_Exercise details:_ Restate the records below exactly. Pictures are not part of the copy.
*** Dataset
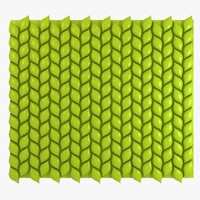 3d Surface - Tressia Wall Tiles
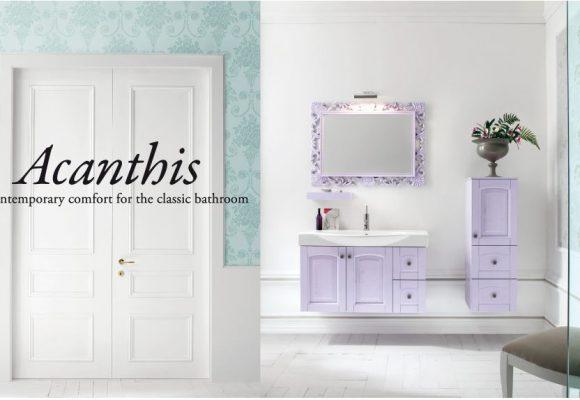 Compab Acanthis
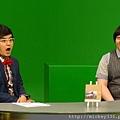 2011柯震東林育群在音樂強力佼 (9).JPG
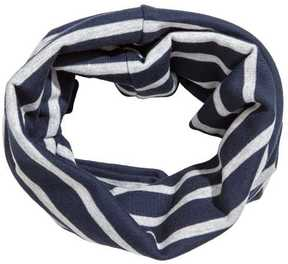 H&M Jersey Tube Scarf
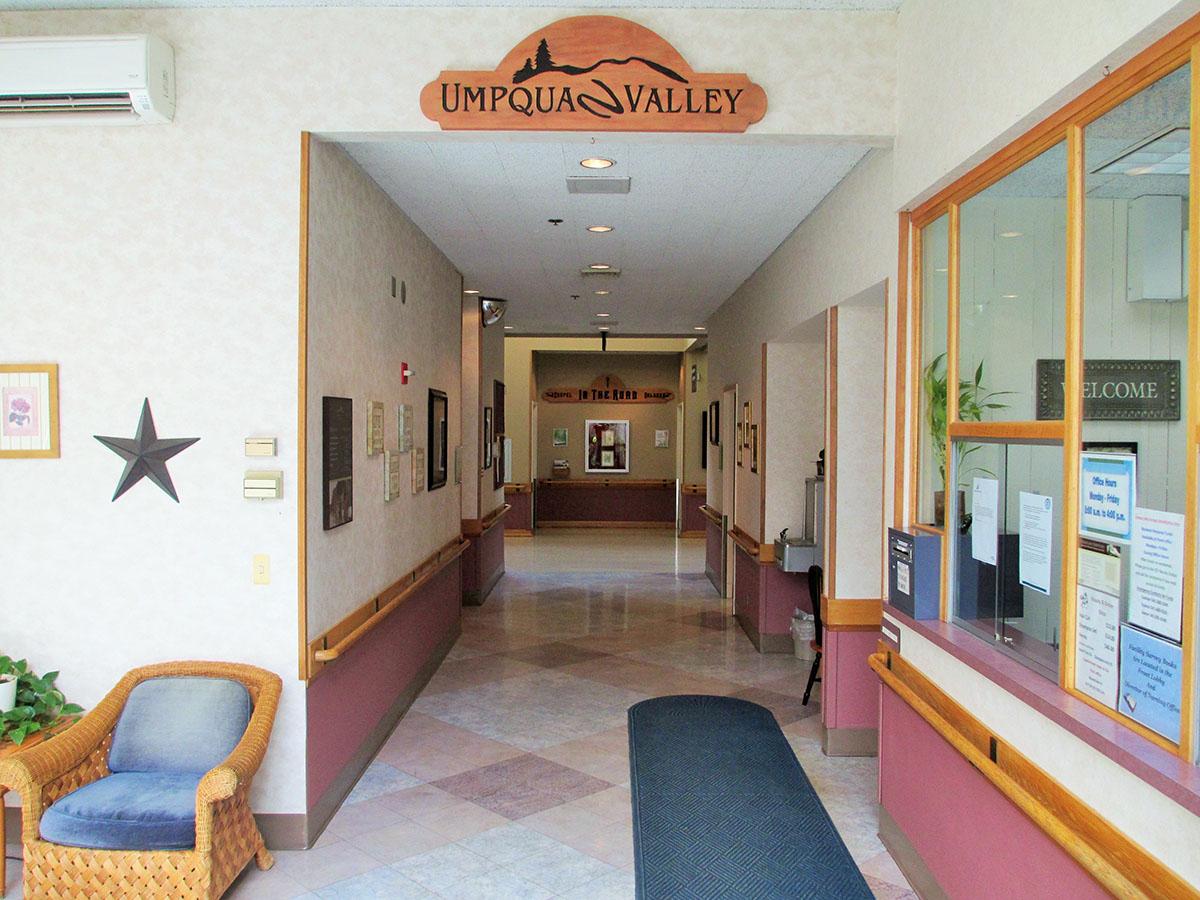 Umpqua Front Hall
******
_Solution below:_
 3d Surface - Tressia Wall Tiles
 Compab Acanthis
 2011柯震東林育群在音樂強力佼 (9).JPG
 H&M Jersey Tube Scarf
 Umpqua Front Hall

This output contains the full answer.